* Document segment *
_____

“Interstellar” wants to be an intelligent look at weighty issues. But it also wants to be an endearing escape that abandons concrete notions of space travel in favor of theoretical physics. Ultimately, its reach exceeds its grasp, but that’s not necessarily a bad thing. Aspiring astronaut and engineer Cooper (played by Matthew McConaughey) never got to leave Earth.

When crops became impossible to grow and a creeping blight infected everything, government priorities shifted from looking upward to focusing on more grounded concerns. Cooper now repairs farm equipment and grows corn with his father-in-law and two kids. Cooper’s wife has passed on, leaving him a single father wanting for some greater meaning in his life. After having a run-in with teachers at his daughter’s school over whether we ever went to the moon, Cooper realizes merely existing on this planet might not be enough.

Enter Professor Brand (Michael Caine), a theoretical physicist who, with a team of scientists, has discovered a wormhole near Saturn that may offer hope for humanity. Brand turns to Cooper to pilot the mission into the wormhole. Along with him, he sends a team which also includes his scientist daughter (Anne Hathaway). But will they find what they are looking for? And can Cooper make his way home to his heartbroken daughter, who begs him not to take the mission?

_____

* Exercises *
1. In the Interstellar review, which actor plays Professor Brand?
2. Write out the part of the Interstellar review starting at "Enter Professor Brand" and ending at "take the mission?".
3. Extend the Interstellar review past its last sentence.

* Dataset extract *
_____

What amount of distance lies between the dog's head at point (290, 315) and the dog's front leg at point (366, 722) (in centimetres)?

_____

* Task results *
1. Michael Caine

2.
Enter Professor Brand (Michael Caine), a theoretical physicist who, with a team of scientists, has discovered a wormhole near Saturn that may offer hope for humanity. Brand turns to Cooper to pilot the mission into the wormhole. Along with him, he sends a team which also includes his scientist daughter (Anne Hathaway). But will they find what they are looking for? And can Cooper make his way home to his heartbroken daughter, who begs him not to take the mission?

3.
Introducing the problems on Earth is interesting but will try the audience’s patience as the first-third of the film unfolds like some kind of drama set on a family farm. The ominous sci-fi elements are reminiscent of M. Night Shyamalan’s “Signs.” While I was fascinated by the decaying world established by director Christopher Nolan, who works from a script he co-wrote with his brother Jonathan, I wanted a bit more context. Clearly, the world is slipping into some kind of “Grapes of Wrath” dustbowl, but the focus is so tight, we get little understanding of the scale of it. Sure, there are cryptic comments about what happened, like the off-handed suggestion the Earth’s population has either shrunk or exploded – it is all a bit too ambiguous and, frankly, perplexing. Combine this confusion with casting not ethnically diverse enough, featuring faces so familiar it is hard to immediately buy them in their roles.

This is one film that could have benefited from casting more unknown actors, because even though McConaughey, Hathaway and Caine are mighty fine delivering their lines, I couldn’t erase the fact I’ve seen them so many times in the past. I was reminded by what David Gordon Green did with his film “Joe,” in matching Nicolas Cage with little known or untrained actors. It doesn’t help the “Interstellar” casting is a bit monochromatic, with all the key characters speaking only English and appearing to hail exclusively from the American Midwest (sure, Caine speaks with his English accent, but the film could have used a bit more diversity). I kept wondering why the last great hope for humanity is left to this particular group? More context may have sold the narrative choices better.

And the initial first-third of the film has odd tone problems. While the world is literally turning to dust, McConaughey’s Cooper spends time sitting on his creaky front porch drinking beer. So, somewhere, someone is still bottling up the tasty alcoholic beverage, wasting hops on malt refreshments. I just couldn’t wrap my head completely around this. It smacked of an opportunity to put a beer bottle in McConaughey’s hand so he can wax philosophically as the rugged individualist we have come to know and love.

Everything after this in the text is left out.